• HOW TO COMPLETE THIS TASK: No picture belongs in the copy. Repeat each line below exactly.

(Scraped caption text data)
┄┄┄┄┄┄┄┄┄┄
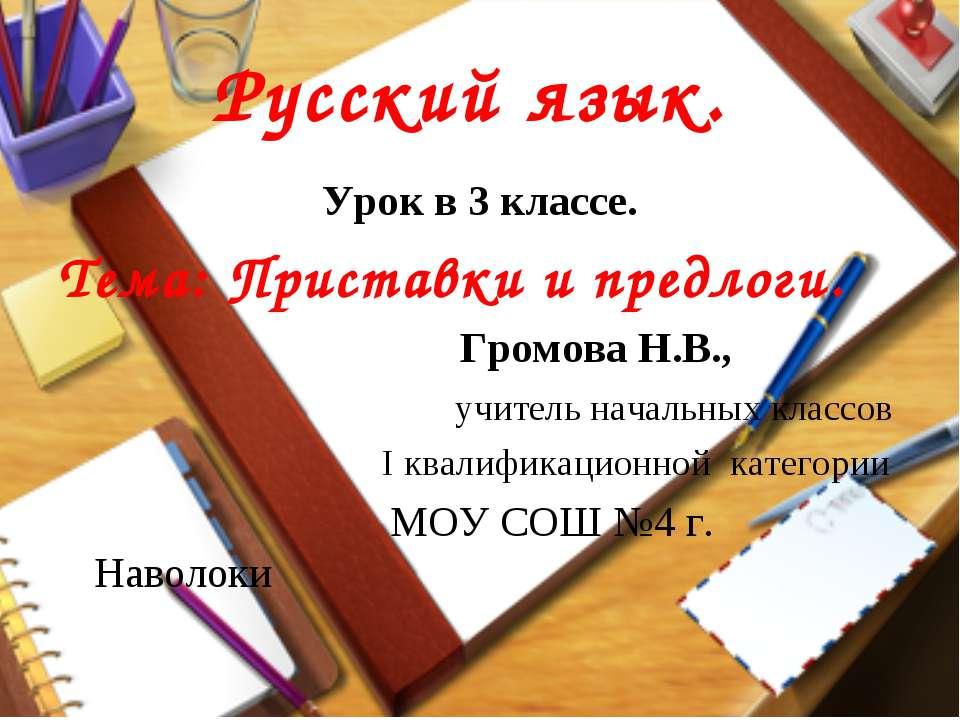 Русский язык. Урок в 3 классе. Тема: Приставки и предлоги. Громова Н.В., учит...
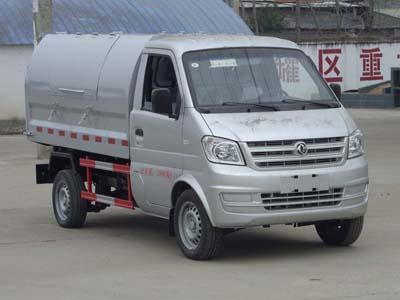 CLW5020ZXL5厢式垃圾车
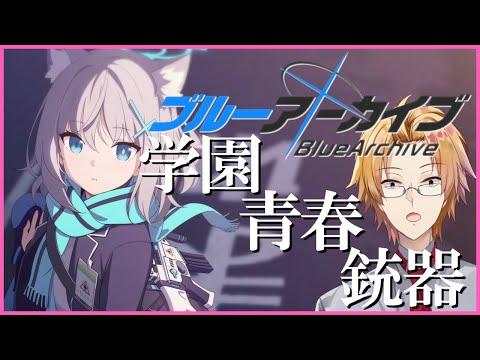 【ブルーアーカイブ】学園青春銃器RPG、遂にリリース! 【神田笑一/にじさんじ 】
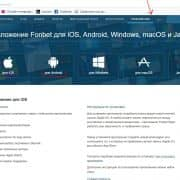 FonBet приложение: скачать на телефон андроид навсегда
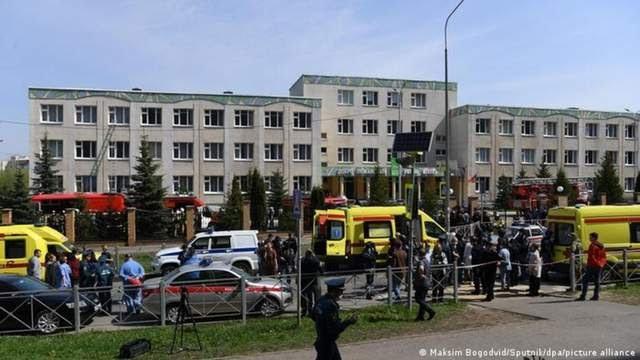11 мая в Казань пришла беда. Погибли дети, в школе, прямо во время урока. Сегодня в Татарстане – день траура.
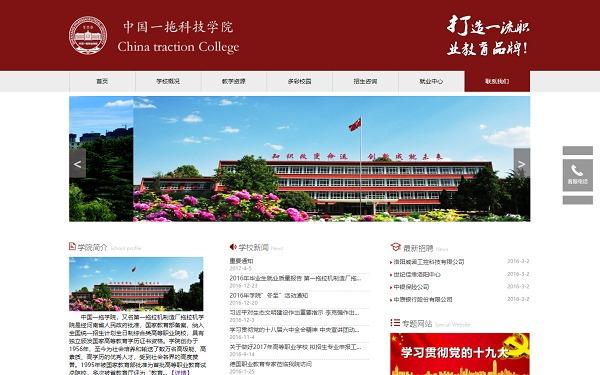仿中国一拖科技学院网站纯HTML源码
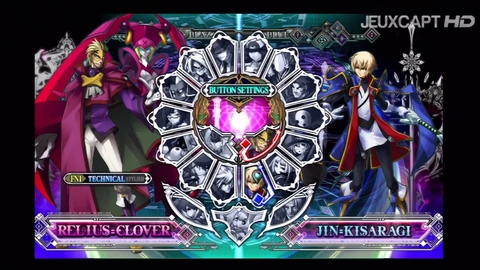 Vidéo Test - Blazblue Continuum Shift Extend HD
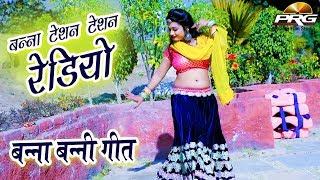 हर शादी विवाह में चलने वाला सुपर हिट डीजे सांग: Banna Teshan Teshan Radio | Nisha Soni |जरूर देखें
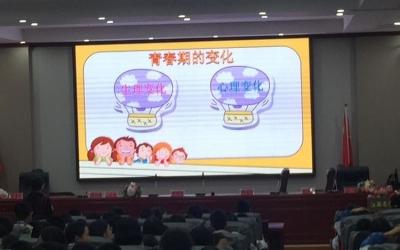 """健康导航 助力成长——吉水中学召开""""健康导航·青春期教育""""讲座"""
┄┄┄┄┄┄┄┄┄┄
• ANSWER SECTION:
 Русский язык. Урок в 3 классе. Тема: Приставки и предлоги. Громова Н.В., учит...
 CLW5020ZXL5厢式垃圾车
 【ブルーアーカイブ】学園青春銃器RPG、遂にリリース! 【神田笑一/にじさんじ 】
 FonBet приложение: скачать на телефон андроид навсегда
11 мая в Казань пришла беда. Погибли дети, в школе, прямо во время урока. Сегодня в Татарстане – день траура.
仿中国一拖科技学院网站纯HTML源码
 Vidéo Test - Blazblue Continuum Shift Extend HD
 हर शादी विवाह में चलने वाला सुपर हिट डीजे सांग: Banna Teshan Teshan Radio | Nisha Soni |जरूर देखें
 """健康导航 助力成长——吉水中学召开""""健康导航·青春期教育""""讲座"""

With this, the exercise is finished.